Express the stretch from the item containing "In the photo, what" through the final item as a two-column CSV with the headers item and answer. Use one row per item, put each field in quotation marks, and replace line breaks with spaces.

begin DATA SUPPLIED

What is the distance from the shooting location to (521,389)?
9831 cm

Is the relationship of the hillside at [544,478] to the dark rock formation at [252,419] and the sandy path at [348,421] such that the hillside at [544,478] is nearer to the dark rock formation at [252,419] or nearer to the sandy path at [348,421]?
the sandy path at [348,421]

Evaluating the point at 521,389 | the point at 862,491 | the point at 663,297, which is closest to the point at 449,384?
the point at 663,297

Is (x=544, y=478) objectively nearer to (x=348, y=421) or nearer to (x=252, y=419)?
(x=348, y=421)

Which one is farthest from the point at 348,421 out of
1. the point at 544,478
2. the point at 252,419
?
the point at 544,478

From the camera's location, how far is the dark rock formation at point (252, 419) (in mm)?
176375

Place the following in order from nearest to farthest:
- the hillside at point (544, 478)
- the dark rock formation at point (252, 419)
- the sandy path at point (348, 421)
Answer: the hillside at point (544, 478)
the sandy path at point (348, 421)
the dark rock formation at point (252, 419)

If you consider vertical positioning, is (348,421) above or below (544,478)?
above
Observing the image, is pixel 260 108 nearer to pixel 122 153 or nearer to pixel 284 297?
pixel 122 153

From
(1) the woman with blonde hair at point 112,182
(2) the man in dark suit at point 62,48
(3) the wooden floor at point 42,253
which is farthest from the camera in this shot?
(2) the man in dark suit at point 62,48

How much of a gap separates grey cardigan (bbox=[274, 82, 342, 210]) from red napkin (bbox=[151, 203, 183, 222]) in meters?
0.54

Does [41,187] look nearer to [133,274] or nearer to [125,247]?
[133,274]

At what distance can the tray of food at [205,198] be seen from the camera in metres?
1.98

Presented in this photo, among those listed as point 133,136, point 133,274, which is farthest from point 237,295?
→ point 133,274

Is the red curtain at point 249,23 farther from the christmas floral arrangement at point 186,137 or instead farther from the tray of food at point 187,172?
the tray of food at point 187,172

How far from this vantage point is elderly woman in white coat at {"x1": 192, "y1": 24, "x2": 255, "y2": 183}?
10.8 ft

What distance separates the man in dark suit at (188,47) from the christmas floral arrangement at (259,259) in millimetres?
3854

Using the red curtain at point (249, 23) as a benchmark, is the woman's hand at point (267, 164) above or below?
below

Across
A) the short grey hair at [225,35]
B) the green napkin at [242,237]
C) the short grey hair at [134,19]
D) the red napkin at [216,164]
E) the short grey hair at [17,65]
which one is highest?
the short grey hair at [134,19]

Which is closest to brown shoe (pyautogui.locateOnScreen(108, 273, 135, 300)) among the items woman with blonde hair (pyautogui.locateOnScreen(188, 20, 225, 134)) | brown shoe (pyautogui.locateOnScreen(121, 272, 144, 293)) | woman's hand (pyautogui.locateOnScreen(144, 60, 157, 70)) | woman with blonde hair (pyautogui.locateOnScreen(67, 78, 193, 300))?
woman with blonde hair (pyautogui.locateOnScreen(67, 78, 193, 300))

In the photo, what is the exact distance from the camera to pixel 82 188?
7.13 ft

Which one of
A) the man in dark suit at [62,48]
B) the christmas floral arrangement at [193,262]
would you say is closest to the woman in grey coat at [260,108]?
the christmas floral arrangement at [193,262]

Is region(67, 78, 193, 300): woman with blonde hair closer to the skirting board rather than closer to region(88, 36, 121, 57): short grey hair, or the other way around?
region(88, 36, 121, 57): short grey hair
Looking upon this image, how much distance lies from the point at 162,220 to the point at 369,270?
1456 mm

end DATA SUPPLIED

TASK OUTPUT:
item,answer
"In the photo, what is the exact distance from the camera to pixel 82 188?","7.13 ft"
"Which one of A) the man in dark suit at [62,48] B) the christmas floral arrangement at [193,262] would you say is closest to the woman in grey coat at [260,108]?","the christmas floral arrangement at [193,262]"
"Is region(67, 78, 193, 300): woman with blonde hair closer to the skirting board rather than closer to region(88, 36, 121, 57): short grey hair, or the other way around?","region(88, 36, 121, 57): short grey hair"
"Looking upon this image, how much distance lies from the point at 162,220 to the point at 369,270?","1456 mm"